Top 10 Errors in using Incoterms Rules


In February 2011 we posted the top most common mistakes companies make when looking at the International Commercial Terms (Incoterms). These posts appeared at regular intervals on Twitter along with tips on using the new the Incoterms 2010 rules. Even thought it is 2 years since the new set first came in, we think it useful to re-print these tips .... would love your comments

Common Mistakes:

1. Some companies think that the Incoterms rules show where title/ownership passes. They do not. Incoterms rules only relate to the physical movement of goods and indicate how costs should be divided and where risk passes. The passing of risk has nothing to do with title.

2. If using the FCA term then a place must be named. FCA can limit the seller's responsibilities at their premises or extend them to the port/airport of departure. Buyer beware because if the term is used without a place named then, if a dispute occurs, the seller can chose the delivery point that best suits their purposes.

3. Sellers quote DDP but don't know how to get the goods into the buyer's country.
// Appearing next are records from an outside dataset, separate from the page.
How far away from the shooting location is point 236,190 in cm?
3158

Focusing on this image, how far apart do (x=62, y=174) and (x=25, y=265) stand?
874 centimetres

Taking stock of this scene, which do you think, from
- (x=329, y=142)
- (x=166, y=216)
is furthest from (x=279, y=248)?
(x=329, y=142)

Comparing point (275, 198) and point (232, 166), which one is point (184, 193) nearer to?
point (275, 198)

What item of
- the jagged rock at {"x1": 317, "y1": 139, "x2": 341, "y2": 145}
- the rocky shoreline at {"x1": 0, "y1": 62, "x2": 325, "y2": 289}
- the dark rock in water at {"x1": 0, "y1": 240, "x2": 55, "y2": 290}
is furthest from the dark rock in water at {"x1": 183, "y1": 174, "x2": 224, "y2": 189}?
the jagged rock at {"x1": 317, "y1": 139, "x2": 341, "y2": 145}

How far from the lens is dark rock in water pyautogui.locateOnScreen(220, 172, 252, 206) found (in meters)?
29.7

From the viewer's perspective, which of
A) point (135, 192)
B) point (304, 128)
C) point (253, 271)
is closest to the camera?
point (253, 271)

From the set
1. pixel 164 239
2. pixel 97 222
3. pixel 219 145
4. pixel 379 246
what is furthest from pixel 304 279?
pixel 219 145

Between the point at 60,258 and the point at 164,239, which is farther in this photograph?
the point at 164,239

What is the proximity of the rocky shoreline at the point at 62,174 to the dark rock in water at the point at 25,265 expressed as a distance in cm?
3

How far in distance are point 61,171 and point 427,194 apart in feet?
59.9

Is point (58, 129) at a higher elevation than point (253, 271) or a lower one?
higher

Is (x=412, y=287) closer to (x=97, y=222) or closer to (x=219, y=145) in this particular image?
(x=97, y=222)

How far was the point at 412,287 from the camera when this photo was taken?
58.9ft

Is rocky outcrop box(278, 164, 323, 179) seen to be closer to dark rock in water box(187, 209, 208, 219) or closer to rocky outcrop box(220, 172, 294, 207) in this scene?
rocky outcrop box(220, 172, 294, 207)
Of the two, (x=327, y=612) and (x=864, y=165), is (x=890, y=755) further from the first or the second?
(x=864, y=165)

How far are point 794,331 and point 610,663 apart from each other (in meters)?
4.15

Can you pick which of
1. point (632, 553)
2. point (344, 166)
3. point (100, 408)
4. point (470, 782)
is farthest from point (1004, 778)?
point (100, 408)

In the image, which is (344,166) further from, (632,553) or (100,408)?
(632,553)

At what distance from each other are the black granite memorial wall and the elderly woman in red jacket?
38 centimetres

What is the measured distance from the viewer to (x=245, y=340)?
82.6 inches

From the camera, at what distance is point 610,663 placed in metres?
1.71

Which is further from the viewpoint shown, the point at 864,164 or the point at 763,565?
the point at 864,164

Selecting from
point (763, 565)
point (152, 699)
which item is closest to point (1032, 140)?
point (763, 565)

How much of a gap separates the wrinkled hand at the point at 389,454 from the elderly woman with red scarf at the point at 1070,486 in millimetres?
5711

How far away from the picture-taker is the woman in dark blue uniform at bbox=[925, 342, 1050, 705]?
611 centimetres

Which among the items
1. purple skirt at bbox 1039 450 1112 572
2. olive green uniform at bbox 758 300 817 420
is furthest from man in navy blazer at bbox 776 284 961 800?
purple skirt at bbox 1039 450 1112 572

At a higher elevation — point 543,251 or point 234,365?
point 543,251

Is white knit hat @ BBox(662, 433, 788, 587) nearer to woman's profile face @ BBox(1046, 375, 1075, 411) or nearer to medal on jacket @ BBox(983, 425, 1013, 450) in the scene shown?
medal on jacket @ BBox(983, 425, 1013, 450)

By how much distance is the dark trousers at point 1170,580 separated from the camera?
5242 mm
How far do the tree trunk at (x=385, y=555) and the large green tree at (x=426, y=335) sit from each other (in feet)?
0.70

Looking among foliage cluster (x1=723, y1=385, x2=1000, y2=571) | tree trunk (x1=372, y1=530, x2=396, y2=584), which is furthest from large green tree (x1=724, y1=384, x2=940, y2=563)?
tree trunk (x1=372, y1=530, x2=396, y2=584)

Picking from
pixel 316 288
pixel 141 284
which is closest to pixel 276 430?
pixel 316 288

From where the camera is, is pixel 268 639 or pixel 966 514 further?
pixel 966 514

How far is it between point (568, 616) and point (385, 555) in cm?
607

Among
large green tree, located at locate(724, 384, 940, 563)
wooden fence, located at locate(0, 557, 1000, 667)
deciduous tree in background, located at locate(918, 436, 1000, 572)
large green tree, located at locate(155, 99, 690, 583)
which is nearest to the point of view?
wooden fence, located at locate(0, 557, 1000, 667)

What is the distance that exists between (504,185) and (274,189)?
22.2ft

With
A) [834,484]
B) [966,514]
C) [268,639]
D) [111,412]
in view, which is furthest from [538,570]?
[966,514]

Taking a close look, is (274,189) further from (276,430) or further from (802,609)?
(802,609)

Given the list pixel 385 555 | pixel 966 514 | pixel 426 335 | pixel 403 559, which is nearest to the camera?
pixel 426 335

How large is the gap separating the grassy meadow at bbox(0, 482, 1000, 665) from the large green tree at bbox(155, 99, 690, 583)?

Under DDP the seller must be the importer overseas which can take months of planning and registering the overseas company with the correct authorities. Lack of care when using DDP can leas to extra costs, risks, delays when tax registrations are not in place and disappointed customers.
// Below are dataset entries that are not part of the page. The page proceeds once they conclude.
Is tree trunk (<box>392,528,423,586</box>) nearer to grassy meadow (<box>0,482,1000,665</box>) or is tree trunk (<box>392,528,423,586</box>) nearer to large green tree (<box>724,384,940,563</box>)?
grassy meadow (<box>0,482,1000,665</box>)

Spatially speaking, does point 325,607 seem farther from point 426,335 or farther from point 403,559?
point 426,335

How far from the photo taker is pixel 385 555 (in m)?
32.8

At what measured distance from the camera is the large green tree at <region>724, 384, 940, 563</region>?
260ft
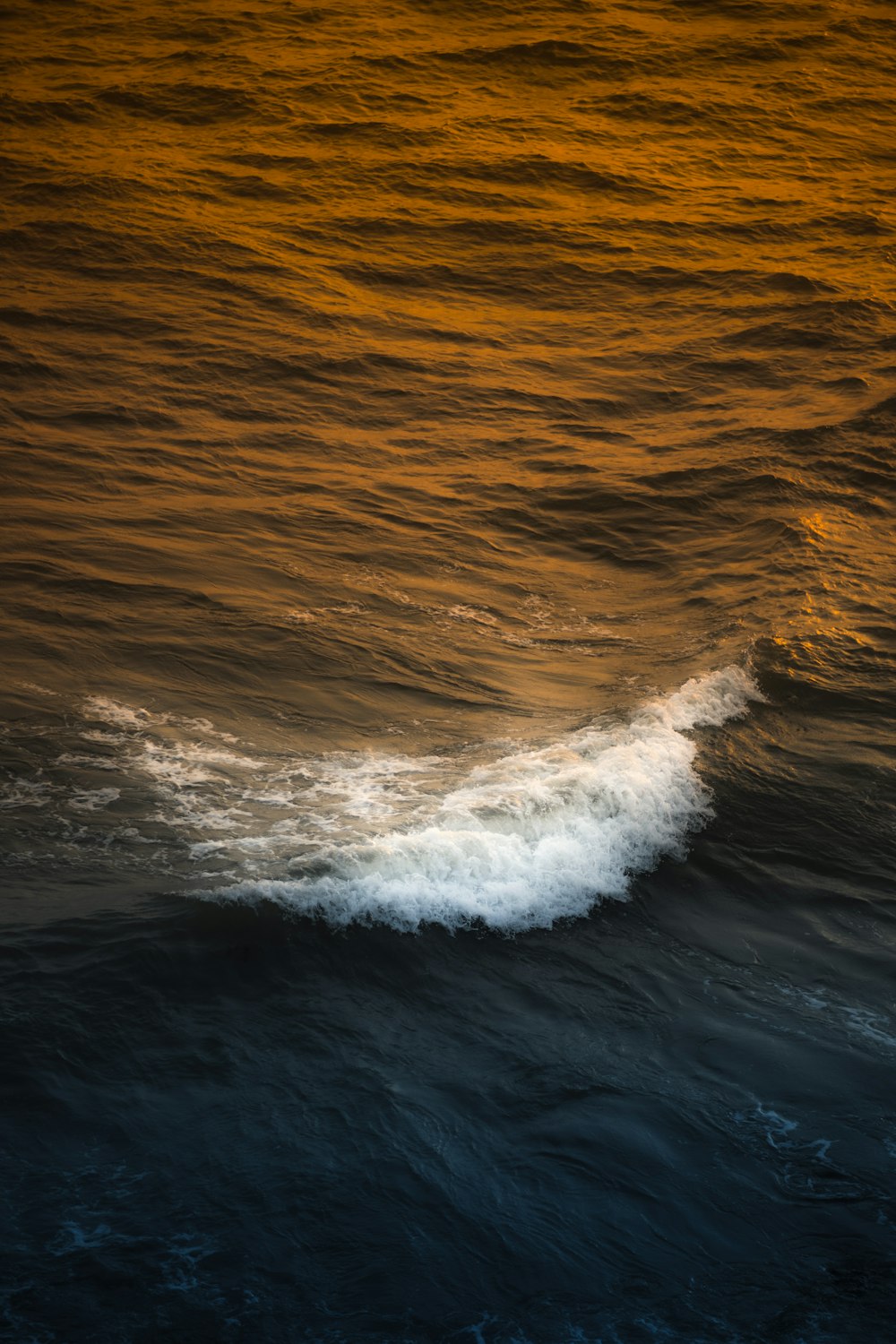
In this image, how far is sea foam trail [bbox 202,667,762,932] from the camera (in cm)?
688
4. Buyers accept DDP terms but don't check if their foreign supplier is registered as an importer or has sorted out tax issues. By default this can lead to the buyer being named on the import paperwork and receiving bills for taxes, eg VAT/GST when they have no control over the shipment.

5. Exporters think it is easier to sell ExWorks. The goods are handed over to the buyer's carrier at the seller's premises but then the seller is unable to get evidence of export leading to problems with the tax authorities as, without this evidence, it is viewed as a domestic delivery.

6. Using FOB for containerised freight - this is old fashioned and doesn't fit the modern supply chain operations. One issue is that once goods are in a container the seller doesn't know where damage occurs so the "ship's rail" and loading point if useless. Therefore, by default, has risk to the buyer's premises.

7. CIF/CIP - the only two terms that indicate the goods must be insured - but neither party understands that insurance is taken out by the seller in the buyer's name and that the insurance must be for minimum 110% of the shipment value. Can lead to inadequate or no insurance.

8. Using Group C - CFR and CPT especially - misunderstood. Though the seller pays to the arrival point the seller does not have risk of loss or damage. If buyer doesn't understand this and fails to cover the insurable risk can lead to goods damaged during shipment and no claim allowed.

9. Using DAP (and DDU from the 2000 set) without naming a place. If not limited to the place/port of arrival then the seller could find themselves expected to arrange for the goods to be delivered all the way to the buyer's premises - with the extra cost and risk implications.

10. All of the Incoterms rules must have a place named after the 3-letter term. Leaving this vague causes problems. Example - shipping EU to Australia; term CPT Australia - vague place named so seller can choose the most appropriate delivery point. If wrong place - extra transport costs will be the buyers. Australia is a big country so be specific.